Data supplied =
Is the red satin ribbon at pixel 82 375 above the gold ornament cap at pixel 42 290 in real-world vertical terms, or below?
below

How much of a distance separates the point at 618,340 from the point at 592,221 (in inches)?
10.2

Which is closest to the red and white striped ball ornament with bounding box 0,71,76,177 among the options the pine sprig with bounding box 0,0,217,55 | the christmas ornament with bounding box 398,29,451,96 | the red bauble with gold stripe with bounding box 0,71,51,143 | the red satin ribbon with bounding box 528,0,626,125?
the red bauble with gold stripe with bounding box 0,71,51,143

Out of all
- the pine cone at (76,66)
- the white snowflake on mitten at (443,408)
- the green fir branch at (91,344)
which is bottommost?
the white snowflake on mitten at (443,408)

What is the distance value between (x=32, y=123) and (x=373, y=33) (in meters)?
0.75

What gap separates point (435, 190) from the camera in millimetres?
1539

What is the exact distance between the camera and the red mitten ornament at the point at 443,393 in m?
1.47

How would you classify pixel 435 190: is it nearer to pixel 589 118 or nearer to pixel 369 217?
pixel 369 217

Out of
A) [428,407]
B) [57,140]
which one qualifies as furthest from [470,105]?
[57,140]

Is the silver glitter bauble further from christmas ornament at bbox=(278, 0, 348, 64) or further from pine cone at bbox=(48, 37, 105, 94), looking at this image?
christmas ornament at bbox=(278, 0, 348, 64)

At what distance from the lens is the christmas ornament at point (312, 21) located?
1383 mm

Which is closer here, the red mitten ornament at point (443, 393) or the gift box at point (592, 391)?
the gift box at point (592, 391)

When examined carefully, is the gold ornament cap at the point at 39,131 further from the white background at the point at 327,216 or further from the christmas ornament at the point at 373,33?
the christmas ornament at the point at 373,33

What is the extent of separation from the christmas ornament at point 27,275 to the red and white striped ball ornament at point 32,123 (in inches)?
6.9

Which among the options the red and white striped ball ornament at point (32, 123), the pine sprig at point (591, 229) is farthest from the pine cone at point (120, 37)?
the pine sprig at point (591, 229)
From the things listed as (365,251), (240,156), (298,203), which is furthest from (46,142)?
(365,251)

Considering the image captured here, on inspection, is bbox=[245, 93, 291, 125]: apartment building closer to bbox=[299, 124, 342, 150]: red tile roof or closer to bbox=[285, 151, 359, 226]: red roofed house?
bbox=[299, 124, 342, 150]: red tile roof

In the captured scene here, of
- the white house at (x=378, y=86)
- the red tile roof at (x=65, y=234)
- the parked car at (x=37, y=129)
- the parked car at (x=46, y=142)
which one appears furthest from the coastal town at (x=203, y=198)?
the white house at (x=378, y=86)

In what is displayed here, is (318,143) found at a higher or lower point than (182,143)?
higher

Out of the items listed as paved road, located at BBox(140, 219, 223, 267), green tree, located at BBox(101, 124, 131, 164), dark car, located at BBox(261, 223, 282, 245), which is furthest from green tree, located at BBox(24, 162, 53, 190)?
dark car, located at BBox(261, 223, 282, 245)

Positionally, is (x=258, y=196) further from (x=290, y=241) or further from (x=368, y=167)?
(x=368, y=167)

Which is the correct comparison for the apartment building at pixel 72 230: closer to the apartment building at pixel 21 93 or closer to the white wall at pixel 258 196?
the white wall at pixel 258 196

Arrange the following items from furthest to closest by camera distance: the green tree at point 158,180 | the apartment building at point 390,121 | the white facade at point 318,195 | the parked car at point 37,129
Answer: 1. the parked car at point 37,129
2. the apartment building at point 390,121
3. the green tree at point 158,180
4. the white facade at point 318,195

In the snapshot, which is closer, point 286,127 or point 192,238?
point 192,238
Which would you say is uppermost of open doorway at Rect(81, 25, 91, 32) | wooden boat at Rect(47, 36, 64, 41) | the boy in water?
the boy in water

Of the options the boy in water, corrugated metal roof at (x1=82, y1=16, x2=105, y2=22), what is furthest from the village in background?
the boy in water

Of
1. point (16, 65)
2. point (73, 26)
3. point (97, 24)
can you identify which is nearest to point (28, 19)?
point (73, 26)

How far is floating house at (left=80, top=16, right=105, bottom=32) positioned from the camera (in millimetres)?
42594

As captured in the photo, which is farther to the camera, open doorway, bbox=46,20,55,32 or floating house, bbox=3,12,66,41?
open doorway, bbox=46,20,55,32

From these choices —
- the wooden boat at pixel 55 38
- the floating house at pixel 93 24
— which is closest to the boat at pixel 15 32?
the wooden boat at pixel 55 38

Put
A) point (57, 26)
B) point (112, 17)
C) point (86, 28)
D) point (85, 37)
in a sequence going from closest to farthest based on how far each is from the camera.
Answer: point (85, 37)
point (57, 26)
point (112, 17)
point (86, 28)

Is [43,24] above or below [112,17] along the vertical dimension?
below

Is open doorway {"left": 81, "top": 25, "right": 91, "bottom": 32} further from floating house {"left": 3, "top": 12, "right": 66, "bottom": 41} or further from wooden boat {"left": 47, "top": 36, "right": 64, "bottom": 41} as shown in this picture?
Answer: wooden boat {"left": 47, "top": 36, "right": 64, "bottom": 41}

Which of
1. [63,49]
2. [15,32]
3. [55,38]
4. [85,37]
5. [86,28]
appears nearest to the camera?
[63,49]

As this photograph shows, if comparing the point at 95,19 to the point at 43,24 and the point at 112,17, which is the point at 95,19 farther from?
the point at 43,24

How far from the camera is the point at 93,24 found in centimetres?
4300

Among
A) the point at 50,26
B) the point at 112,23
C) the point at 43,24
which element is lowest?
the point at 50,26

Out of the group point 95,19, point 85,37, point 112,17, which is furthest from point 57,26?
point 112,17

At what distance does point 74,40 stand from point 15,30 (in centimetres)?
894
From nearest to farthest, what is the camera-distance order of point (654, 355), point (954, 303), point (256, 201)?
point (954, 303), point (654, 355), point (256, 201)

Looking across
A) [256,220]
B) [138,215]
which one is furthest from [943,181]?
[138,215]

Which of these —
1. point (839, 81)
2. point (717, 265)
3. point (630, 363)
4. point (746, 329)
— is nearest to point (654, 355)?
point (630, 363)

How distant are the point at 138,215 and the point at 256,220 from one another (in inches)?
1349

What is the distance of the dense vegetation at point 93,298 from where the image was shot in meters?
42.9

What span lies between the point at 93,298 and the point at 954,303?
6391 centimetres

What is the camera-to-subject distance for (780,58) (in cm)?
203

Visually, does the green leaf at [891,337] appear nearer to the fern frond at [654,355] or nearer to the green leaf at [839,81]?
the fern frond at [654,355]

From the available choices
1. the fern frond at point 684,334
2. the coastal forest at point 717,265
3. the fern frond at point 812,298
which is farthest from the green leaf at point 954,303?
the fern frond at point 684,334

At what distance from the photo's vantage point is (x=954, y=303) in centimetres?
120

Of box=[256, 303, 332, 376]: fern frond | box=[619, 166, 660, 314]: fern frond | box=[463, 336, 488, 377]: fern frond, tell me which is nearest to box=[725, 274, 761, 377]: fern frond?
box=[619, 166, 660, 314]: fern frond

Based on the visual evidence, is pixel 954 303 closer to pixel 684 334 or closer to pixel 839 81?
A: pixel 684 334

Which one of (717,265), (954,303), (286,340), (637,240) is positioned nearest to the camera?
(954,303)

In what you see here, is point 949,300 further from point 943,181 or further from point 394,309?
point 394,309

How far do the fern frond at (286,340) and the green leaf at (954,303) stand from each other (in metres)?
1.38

Exercise description = Reproduce the data, keeping every line exactly the same.

Solution to the exercise =
Is the red satin ribbon at pixel 82 375 above the gold ornament cap at pixel 42 290 in real-world vertical terms, or below?
below

How much of a distance separates the point at 618,340 from the point at 592,221 (in inches)?
10.2

Which is closest to the red and white striped ball ornament with bounding box 0,71,76,177 among the options the pine sprig with bounding box 0,0,217,55 | the christmas ornament with bounding box 398,29,451,96 | the red bauble with gold stripe with bounding box 0,71,51,143 | the red satin ribbon with bounding box 528,0,626,125?
the red bauble with gold stripe with bounding box 0,71,51,143

Out of all
- the pine cone at (76,66)
- the white snowflake on mitten at (443,408)
- the green fir branch at (91,344)
which is bottommost?
the white snowflake on mitten at (443,408)

What is the distance value between (x=32, y=123) and (x=373, y=33) (in meters)?
0.75

What gap separates point (435, 190) from the camera in millimetres?
1539

What is the exact distance between the camera and the red mitten ornament at the point at 443,393 in m?
1.47

How would you classify pixel 435 190: is it nearer to pixel 589 118 or nearer to pixel 369 217?
pixel 369 217

Out of
A) [428,407]
B) [57,140]
which one qualifies as furthest from [470,105]?
[57,140]

Is the silver glitter bauble further from christmas ornament at bbox=(278, 0, 348, 64) or further from pine cone at bbox=(48, 37, 105, 94), looking at this image?
christmas ornament at bbox=(278, 0, 348, 64)

At what distance from the lens is the christmas ornament at point (312, 21) located?
1383 mm

Which is closer here, the red mitten ornament at point (443, 393) or the gift box at point (592, 391)?
the gift box at point (592, 391)

When examined carefully, is the gold ornament cap at the point at 39,131 further from the white background at the point at 327,216 or further from the christmas ornament at the point at 373,33?
the christmas ornament at the point at 373,33

What is the extent of separation from the christmas ornament at point 27,275 to the red and white striped ball ornament at point 32,123 (in inches)?
6.9

Which among the options the red and white striped ball ornament at point (32, 123), the pine sprig at point (591, 229) is farthest from the pine cone at point (120, 37)?
the pine sprig at point (591, 229)
From the things listed as (365,251), (240,156), (298,203), which is furthest from (46,142)?
(365,251)

Considering the image captured here, on inspection, is bbox=[245, 93, 291, 125]: apartment building closer to bbox=[299, 124, 342, 150]: red tile roof or closer to bbox=[285, 151, 359, 226]: red roofed house?
bbox=[299, 124, 342, 150]: red tile roof

In the captured scene here, of
- the white house at (x=378, y=86)
- the red tile roof at (x=65, y=234)
- the parked car at (x=37, y=129)
- the parked car at (x=46, y=142)
which one appears furthest from the coastal town at (x=203, y=198)?
the white house at (x=378, y=86)

In what is displayed here, is (318,143) found at a higher or lower point than (182,143)?
higher

Out of the items listed as paved road, located at BBox(140, 219, 223, 267), green tree, located at BBox(101, 124, 131, 164), dark car, located at BBox(261, 223, 282, 245), which is furthest from green tree, located at BBox(24, 162, 53, 190)?
dark car, located at BBox(261, 223, 282, 245)

Positionally, is (x=258, y=196) further from (x=290, y=241) or further from (x=368, y=167)?
(x=368, y=167)

Which is the correct comparison for the apartment building at pixel 72 230: closer to the apartment building at pixel 21 93 or closer to the white wall at pixel 258 196?
the white wall at pixel 258 196

Arrange the following items from furthest to closest by camera distance: the green tree at point 158,180 | the apartment building at point 390,121 | the white facade at point 318,195 | the parked car at point 37,129
Answer: 1. the parked car at point 37,129
2. the apartment building at point 390,121
3. the green tree at point 158,180
4. the white facade at point 318,195

In the snapshot, which is closer, point 286,127 or point 192,238?
point 192,238
Which would you say is uppermost of open doorway at Rect(81, 25, 91, 32) | wooden boat at Rect(47, 36, 64, 41) | the boy in water?
the boy in water

Of the options the boy in water, corrugated metal roof at (x1=82, y1=16, x2=105, y2=22), what is furthest from the village in background?
the boy in water

Of
1. point (16, 65)
2. point (73, 26)
3. point (97, 24)
can you identify which is nearest to point (28, 19)?
point (73, 26)

How far is floating house at (left=80, top=16, right=105, bottom=32) positioned from the camera (in millimetres)?
42594

As captured in the photo, which is farther to the camera, open doorway, bbox=46,20,55,32 or floating house, bbox=3,12,66,41?
open doorway, bbox=46,20,55,32

From these choices —
- the wooden boat at pixel 55 38
- the floating house at pixel 93 24
— which is closest to the boat at pixel 15 32?
the wooden boat at pixel 55 38

Put
A) point (57, 26)
B) point (112, 17)
C) point (86, 28)
D) point (85, 37)
in a sequence going from closest to farthest based on how far each is from the camera.
Answer: point (85, 37)
point (57, 26)
point (112, 17)
point (86, 28)

Is [43,24] above or below [112,17] along the vertical dimension?
below

Is open doorway {"left": 81, "top": 25, "right": 91, "bottom": 32} further from floating house {"left": 3, "top": 12, "right": 66, "bottom": 41} or further from wooden boat {"left": 47, "top": 36, "right": 64, "bottom": 41} as shown in this picture?
Answer: wooden boat {"left": 47, "top": 36, "right": 64, "bottom": 41}

Which of
1. [63,49]
2. [15,32]
3. [55,38]
4. [85,37]
5. [86,28]
appears nearest to the camera?
[63,49]

As this photograph shows, if comparing the point at 95,19 to the point at 43,24 and the point at 112,17, which is the point at 95,19 farther from?
the point at 43,24

How far from the camera is the point at 93,24 found in centimetres?
4300

Among
A) the point at 50,26
B) the point at 112,23
C) the point at 43,24
which element is lowest?
the point at 50,26

Out of the group point 95,19, point 85,37, point 112,17, which is furthest from point 57,26?
point 112,17

At what distance does point 74,40 stand from point 15,30 (in centimetres)?
894
From nearest to farthest, what is the camera-distance order of point (654, 355), point (954, 303), point (256, 201)?
point (954, 303), point (654, 355), point (256, 201)

Looking across
A) [256,220]
B) [138,215]
which one is furthest from [943,181]?
[138,215]

Which of these —
1. point (839, 81)
2. point (717, 265)
3. point (630, 363)
4. point (746, 329)
— is nearest to point (654, 355)?
point (630, 363)

How distant are the point at 138,215 and the point at 256,220 from one another (in inches)?
1349

What is the distance of the dense vegetation at point 93,298 from where the image was shot in meters?
42.9

What span lies between the point at 93,298 and the point at 954,303?
6391 centimetres

What is the camera-to-subject distance for (780,58) (in cm)?
203

Visually, does the green leaf at [891,337] appear nearer to the fern frond at [654,355] or nearer to the green leaf at [839,81]?
the fern frond at [654,355]

From the available choices
1. the fern frond at point 684,334
2. the coastal forest at point 717,265
3. the fern frond at point 812,298
which is farthest from the green leaf at point 954,303?
the fern frond at point 684,334

At what distance from the photo's vantage point is (x=954, y=303) in centimetres?
120

Of box=[256, 303, 332, 376]: fern frond | box=[619, 166, 660, 314]: fern frond | box=[463, 336, 488, 377]: fern frond, tell me which is nearest to box=[725, 274, 761, 377]: fern frond?
box=[619, 166, 660, 314]: fern frond

Based on the visual evidence, is pixel 954 303 closer to pixel 684 334 or closer to pixel 839 81?
A: pixel 684 334

Which one of (717,265), (954,303), (286,340), (637,240) is positioned nearest to the camera?
(954,303)

In what you see here, is point 949,300 further from point 943,181 or further from point 394,309?
point 394,309

How far do the fern frond at (286,340) and the green leaf at (954,303) stand from each other (in metres)?
1.38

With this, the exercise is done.